Original Article

Low Diagnostic Yield of Non-Invasive Imaging In Angiogram-Negative Subarachnoid Hemorrhage

J Joshi, S Prabhakaran, S John

Keywords

angiogram, ct, hemorrhagic stroke, mri, non-perimesencephalic

Citation

J Joshi, S Prabhakaran, S John. Low Diagnostic Yield of Non-Invasive Imaging In Angiogram-Negative Subarachnoid Hemorrhage. The Internet Journal of Radiology. 2009 Volume 13 Number 1.

Abstract

Objectives: We describe the application of fundamental quality improvement methods to medical handoffs in order to improve resident learning and clinical training.Methods: We retrospectively reviewed 226 non-traumatic SAH patients admitted to our institution from January 1, 2007 to June 1, 2009. Imaging data were abstracted from medical charts.Results: Of the 226 SAH patients, 45 (19.9%) had no aneurysm on initial angiography. Of these angiogram-negative SAH patients, 12 (26.7%) were perimesencephalic SAH and 33 (73.3%) were NPAN-SAH. An average of 3.2 non-invasive studies was performed on each patient. In these 142 additional non-invasive studies, there was no additional diagnostic yield in finding the source of SAH.Conclusions: Though non-perimesencephalic angiogram-negative SAH had a worse prognosis compared to perimesencephalic SAH, additional non-invasive neuroimaging provided no diagnostic yield in either patient population.

 

Introduction

Subarachnoid hemorrhage (SAH) is an acute, life threatening condition afflicting a significant portion of the emergency room emergency cases and overall patient population.1 Though many understand the condition as a life threatening condition, SAH is a macrocosm in of itself that encompasses multiple types of hemorrhagic strokes affecting the Sub-Arachnoid region, with varying degrees of urgency and severity. Many prominent seminal studies attempted to classify the types of SAH based on either the prognosis, anatomic origins, pathophysiology, or underlying morbidity and mortality.2-9 They established the foundation for future studies attempting to determine key correlations and patterns among clinical prognosis, associated clinical symptoms, and either an anatomic or pathophysiologic finding. In current practice, it is common to ascertain SAH patient prognosis upon clinical imaging of either a conventional or DSA angiogram, a computed tomography angiography (CTA) scan of the head, or a magnetic resonance angiography (MRA) of the head. SAH patients whose initial angiogram does not locate a bleeding source are often classified as having perimesencephalic hemorrhages. However, many patients do not fit into this benign picture and are non-perimesencephalic, angiogram-negative SAH (NPAN-SAH). Though the conventional angiogram remains the gold standard for diagnosis, multiple non-invasive imaging tests, beyond a second angiogram, are often performed in the acute evaluation of NPAN-SAH.

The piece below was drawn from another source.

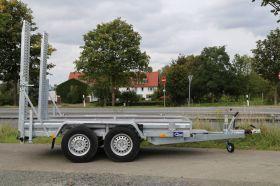 <strong>B30350/180HTP</strong> Baumaschinentransporter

When patients are admitted for SAH, it is important to monitor for secondary hematoma formation, hydrocephalus, and hemodynamic stability. These associative conditions are typically more severe in patients with DSA positive imaging for an aneurysm location.10 If a bleed source, such as an aneurysm, is located, the appropriate treatment can be initiated. Yet, if no bleeding etiology is determined, identifying a potential source becomes one of the principle concerns.11-14 This risk often precipitates the decision to repeat imaging tests or initiate different modalities.

We determine if such additional non-invasive imaging improves diagnostic yield in identifying a bleeding source, or better characterizing the nature and sub-type of the SAH.

Methods

With IRB approval, we retrospectively reviewed 226 non-traumatic SAH patients admitted to our institution from January 1, 2007 to June 1, 2009 who underwent SAH imaging protocol at a single tertiary care institution. Patients eligible for the study met the following inclusion criteria per medical records: (1) at least 18 years of age; (2) either non-aneurysmal or indeterminant cause of SAH per initial DSA; (3) the patient was admitted within the acute phase interval of condition; and (4) the patient was treated according to the hospital protocol.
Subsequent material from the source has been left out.